Amidst political cacophony it is particularly important to still the mind and open oneself to beauty and the interconnected strands of life around us. I had such an experience this week.
Among my daily mountain bike rides, several each week pause at a small waterfall. The waterfall is not steep or high and decidedly mundane, particularly in that it is man-engineered. Nonetheless, I step down the rocks and sit on a block of granite, just a dozen feet from the swirling pool at the fall’s base. In a sub-urban high desert, it is a slight refuge to be sure. But an intentional focus of perspective and silencing of the extraneous lends the place a sense of magic, not entirely distant from the experience of a “real” waterfall in the remote Rocky or Adirondack Mountains.
Last fall I had a first sighting of a Great Blue Heron, fishing in the gentle swirl. Through the autumn months, the sightings became more frequent. I know too little to identify gender with certainty, but her size suggested female. I watched her and she watched me. If I crossed an invisible line, she would fly. That space between us narrowed over the weeks. I began talking to her, gently, whenever our visits coincided.
In June, to my surprised delight, she was there again. I can’t know that it is the same bird, but the narrowed space between us quickly returned to what had been earned in the fall. I felt a connection to her, although I am realistic enough to understand this as a form of anthropomorphic romanticism. Of course, my romanticism is not anthropomorphic. My sense of connection is real, but the projection of reciprocity is perhaps a bit fantastic. Or is it?
When I leave home, I’ve come to telling my wife that I hope to see my “friend” on the ride. If so, I usually take a photo and send it to her before remounting.
On a recent hot Wednesday, I rode down the gravel Coal Creek Trail, approaching the bridge over the creek, where I turn to my rocky perch. Perhaps 200 yards before the bridge, I saw a large bird in my peripheral vision, coming hard from my right. She flew directly in front of me, at head height and no more than 5 or 6 feet away. I could nearly touch her.
I expected that she had been startled by something else and was fleeing our usual meeting place. But she was not fleeing. As she passed by, she elevated into a soaring arc, turning back toward the waterfall and disappearing behind the weeds and reeds on the creek’s banks.
I rushed ahead to my turn beyond the bridge and immediately saw her, tall and still on the rocky ledge. She saw me too, and we both settled into our simple ritual, I gently talking and she periodically thrusting her beak into the foam, emerging with a small silver fish, flashing in the hot sun.

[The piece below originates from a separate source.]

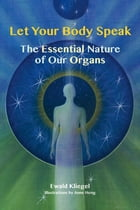 Let Your Body Speak: The Essential Nature of Our Organs by Ewald Kliegel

It is, I suppose, a bit dramatic to posit that she intentionally crossed my path and circled immediately to that spot, expecting me to follow. But it is not impossible either. I had never before had a large bird fly directly across my field of vision, nearly close enough to touch. No one or anything else was nearby. It may not have been intentional in the way I posit, but it was no accident either.
I am not expert in the study of interplay between species, but there is more than ample evidence to suggest that the kind of kinship I feel with a Great Blue Heron is not entirely imaginary.
And to an extent, it really doesn’t matter. In those moments, she and I are together in that space, familiar and safe. That alone is enough.
Love this Steve. It describes the relationship that I have with a tree in Central Park, or shall I say love affair with MyTree. When I visit and talk, the tree inevitably drops a leaf on my shoulder. So dear to me.
Lovely! I've a high school classmate whose pack patio abuts a bird sanctuary. He's reported similar instances where communications seem to have passed between him and various individual birds. Why not? You are both animals, after all, and aren't in a hunter/prey relationship.